EXERCISE REQUIREMENTS
Please filter the entries below and copy every line that contains the word "column".

RECORDS FOR THE TASK
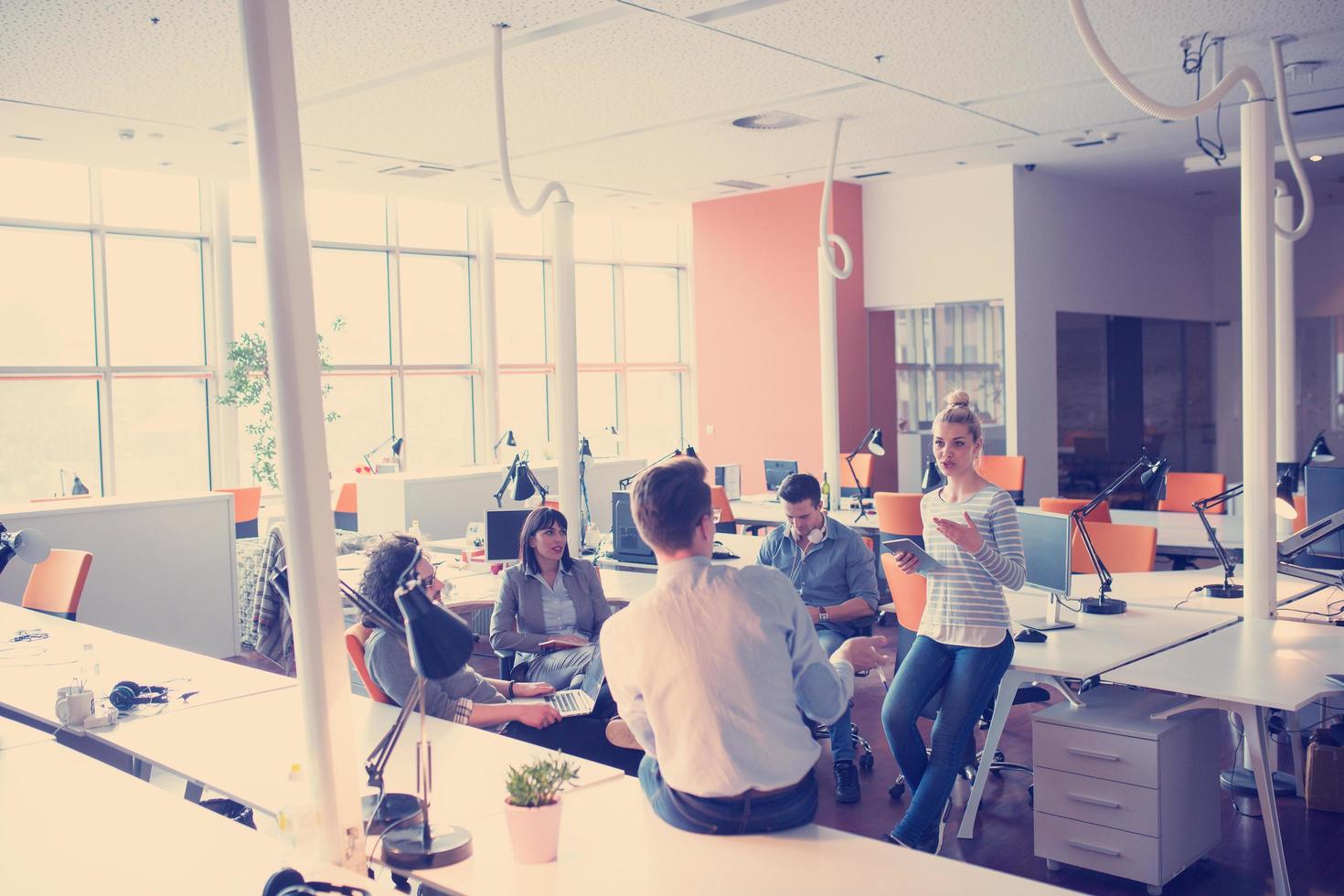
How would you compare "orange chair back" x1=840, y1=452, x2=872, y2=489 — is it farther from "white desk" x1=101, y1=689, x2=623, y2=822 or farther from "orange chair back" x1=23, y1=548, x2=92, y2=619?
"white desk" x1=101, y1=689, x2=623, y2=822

---

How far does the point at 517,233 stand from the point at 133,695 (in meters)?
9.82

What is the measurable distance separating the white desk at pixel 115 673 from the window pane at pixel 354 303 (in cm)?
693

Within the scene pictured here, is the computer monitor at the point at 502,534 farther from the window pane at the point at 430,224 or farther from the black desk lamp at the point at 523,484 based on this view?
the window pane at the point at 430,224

* * *

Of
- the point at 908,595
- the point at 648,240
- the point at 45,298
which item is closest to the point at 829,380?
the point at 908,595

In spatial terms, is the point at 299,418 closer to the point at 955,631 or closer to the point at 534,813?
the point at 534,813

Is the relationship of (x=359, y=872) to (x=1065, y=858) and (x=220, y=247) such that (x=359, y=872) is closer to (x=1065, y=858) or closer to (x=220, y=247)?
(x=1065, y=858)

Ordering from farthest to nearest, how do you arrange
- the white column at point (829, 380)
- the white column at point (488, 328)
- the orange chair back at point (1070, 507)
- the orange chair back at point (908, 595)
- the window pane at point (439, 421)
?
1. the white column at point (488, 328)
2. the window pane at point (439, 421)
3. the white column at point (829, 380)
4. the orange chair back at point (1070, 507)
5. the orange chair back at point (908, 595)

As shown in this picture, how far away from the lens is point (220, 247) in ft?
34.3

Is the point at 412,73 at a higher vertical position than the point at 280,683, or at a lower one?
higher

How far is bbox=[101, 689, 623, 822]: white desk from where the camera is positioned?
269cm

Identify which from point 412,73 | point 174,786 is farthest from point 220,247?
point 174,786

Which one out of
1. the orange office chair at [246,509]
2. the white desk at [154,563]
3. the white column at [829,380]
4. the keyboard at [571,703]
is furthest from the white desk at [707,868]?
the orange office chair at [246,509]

SOLUTION FOR THIS PROBLEM
- the white column at point (829, 380)
- the white column at point (488, 328)
1. the white column at point (488, 328)
3. the white column at point (829, 380)
3. the white column at [829,380]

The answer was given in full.